On that day, when you receive that crown, you will join the prophets and the apostles and all of the saints in laying down your crown at the feet of Jesus. Because it has never been about what you deserve from God. It has always been and will always be about His bleeding and dying love for you. It has always been and will always be about His gift to you.
That will be just the beginning of a song of praise and thanksgiving that lasts for eternity. But you don’t need to wait until that day to begin.
The hymn was just sang is an amazing hymn. I don’t think that it is very familiar to you, but I hope it can be. One of the biggest reasons for that is the last stanza of the hymn.

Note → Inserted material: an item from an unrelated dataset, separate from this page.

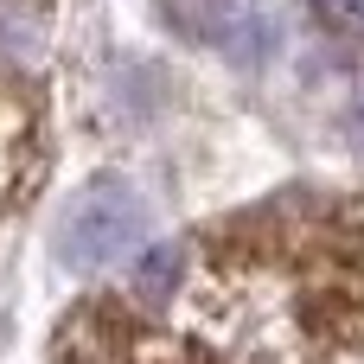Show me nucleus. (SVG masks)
<instances>
[{"label":"nucleus","instance_id":"nucleus-3","mask_svg":"<svg viewBox=\"0 0 364 364\" xmlns=\"http://www.w3.org/2000/svg\"><path fill=\"white\" fill-rule=\"evenodd\" d=\"M154 6H160V19H166L173 32H186V38H198V45L224 38V32H230V13H237V0H154Z\"/></svg>","mask_w":364,"mask_h":364},{"label":"nucleus","instance_id":"nucleus-2","mask_svg":"<svg viewBox=\"0 0 364 364\" xmlns=\"http://www.w3.org/2000/svg\"><path fill=\"white\" fill-rule=\"evenodd\" d=\"M179 282H186V250L179 243H147L134 256V269H128V294L141 307H166L179 294Z\"/></svg>","mask_w":364,"mask_h":364},{"label":"nucleus","instance_id":"nucleus-1","mask_svg":"<svg viewBox=\"0 0 364 364\" xmlns=\"http://www.w3.org/2000/svg\"><path fill=\"white\" fill-rule=\"evenodd\" d=\"M147 237V198L134 192V179L122 173H96L64 211H58V262L77 269V275H96L109 262H122L134 243Z\"/></svg>","mask_w":364,"mask_h":364},{"label":"nucleus","instance_id":"nucleus-5","mask_svg":"<svg viewBox=\"0 0 364 364\" xmlns=\"http://www.w3.org/2000/svg\"><path fill=\"white\" fill-rule=\"evenodd\" d=\"M320 13L339 26H364V0H320Z\"/></svg>","mask_w":364,"mask_h":364},{"label":"nucleus","instance_id":"nucleus-4","mask_svg":"<svg viewBox=\"0 0 364 364\" xmlns=\"http://www.w3.org/2000/svg\"><path fill=\"white\" fill-rule=\"evenodd\" d=\"M38 45H45L38 13L19 0H0V64H26V58H38Z\"/></svg>","mask_w":364,"mask_h":364}]
</instances>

I don’t know if you understand why we stand to sing the last stanza of some hymns but not others. We do it because those particular hymns end with a ‘doxological’ stanza. That is just a fancy way of saying that, in those stanzas, we praise God the Father, God the Son, and God the Holy Spirit by name.
Well, we stood for the last stanza of the hymn we just sang. But, if you notice, the stanza does not, technically, praise God by name. Please look at that stanza again. It’s hymn #834, “O God, O Lord of Heaven and Earth.” Please look at the last three lines of the hymn. What did you just sing? You sang— you prayed that God would ‘Breathe on His Church once more’…
That in these gray and latter days There may be those whose life is praise, Each life a high doxology To Father, Son, and unto Thee. (LSB #834, “O God, O Lord of Heaven and Earth”)
The doxology— the praise— does not actually come in that stanza. It comes in your life. That is what today’s reading is about. Replacing the question of what you deserve from God with the assurance that the Son of the Most High has made you children of the Most High. So go and give and love. Make your life a hymn of praise to Him for that gift.